National Socialism “did not succeed through seduction or paralysis or hypnosis. It was by turns unsettling and meaningful to millions of people,” he writes. In letters and diaries, as well as reports from visitors at the time, Germans showed a surprising willingness to discuss their political experiences, he writes.

“The National Socialist revolution intensified self-scrutiny,” Fritzsche writes.
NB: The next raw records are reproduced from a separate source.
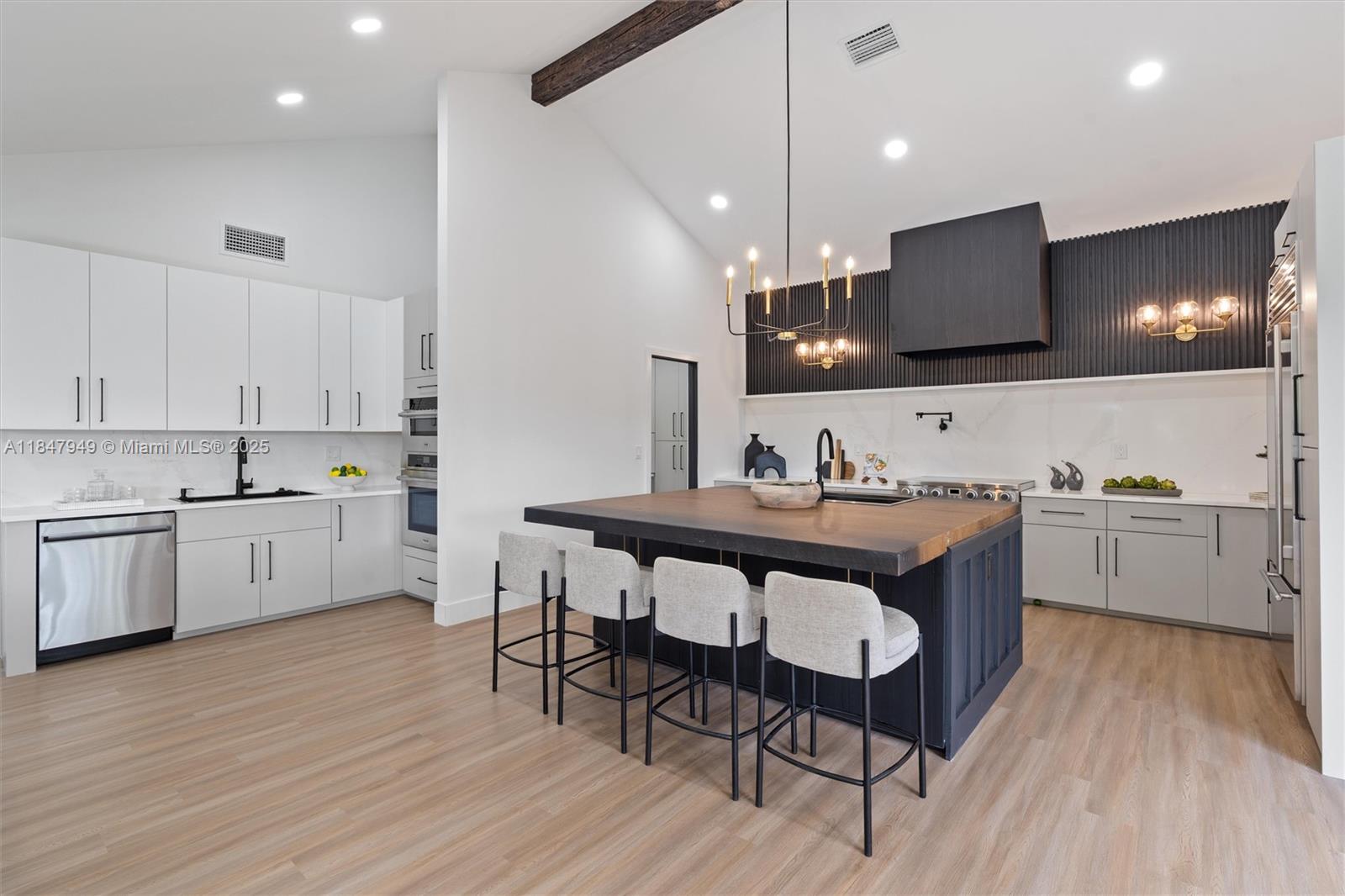 7190 Valencia Drive Boca Raton, FL 33433 - Photo 12 of 36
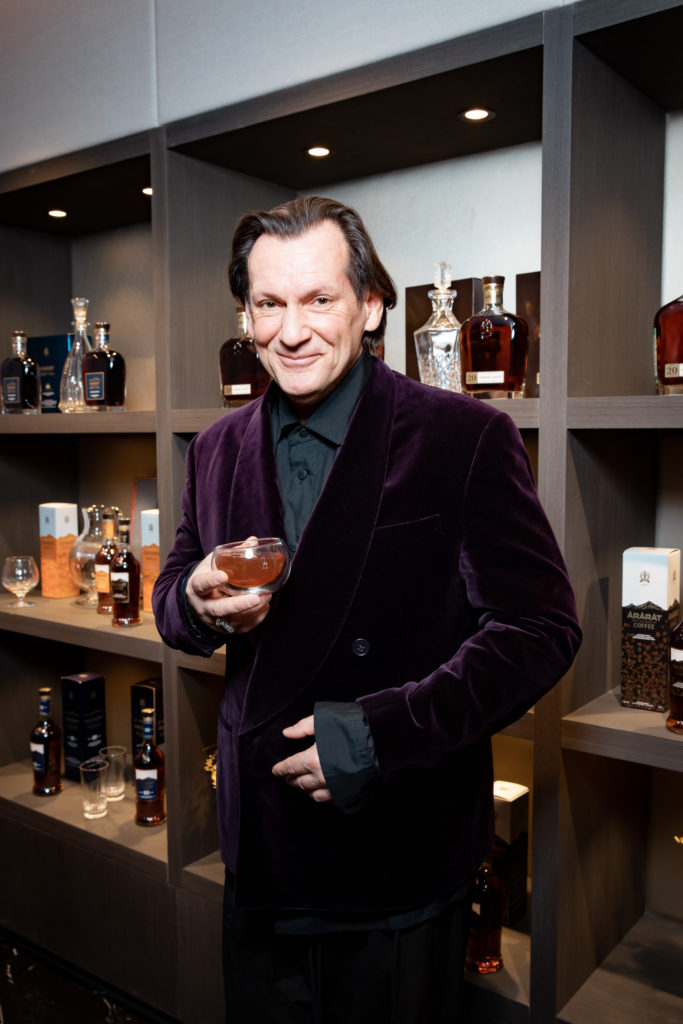 Игорь Миркурбанов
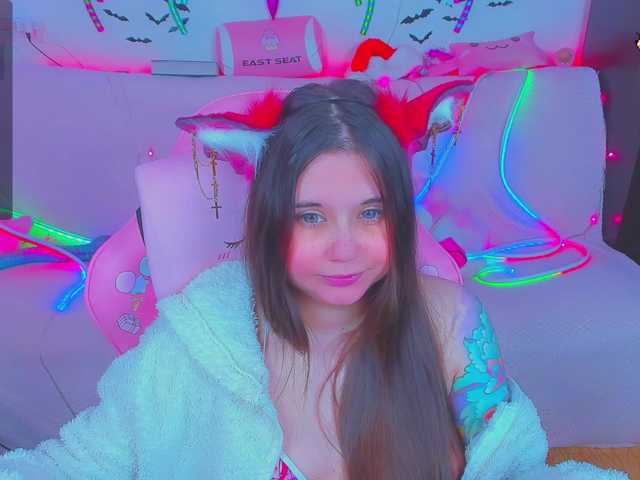 LittleKitsune's BongaCams show and profile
Individuals “debated for themselves the whole question of becoming – of becoming a National Socialist, a comrade, a race-minded German, of remaining true to the old or joining the new.” They grappled with questions of fitting in or going along, with the morality of anti-Jewish policies and the conduct of the war.

“The outcome of these examinations varied from person to person,” Fritzsche writes, but “this struggle is what Germans came to share in the Third Reich.”

In the ongoing historical debate about to what extent Germans became Nazis during the years 1933-45, Fritzsche makes the case that “more Germans were Nazis and Germans more National Socialist than was previously thought.”

Fritzsche also found in diaries and letters that “Hitler was not the central figure that one might think” for those living under the Third Reich. “The political scene in most diaries involves the local activities of the National Socialists and their auxiliary organizations … The Nazi project, not Hitler’s charisma, was the main point of orientation; Nazi ideas, and not Hitler’s words, the guiding maxims,” he writes.

Even after years of researching the topic, Fritzsche says “the whole phenomenon of Nazism represents a fundamental challenge to explanation.”

Given that the Nazis “redescribed the world, and got the German people to go along some of the way, scholars need to take seriously National Socialist ideology and its concepts of community, nation, and race,” Fritzsche writes.

“The Nazis are frightening because they expanded notions of what is politically and morally possible in the modern world.”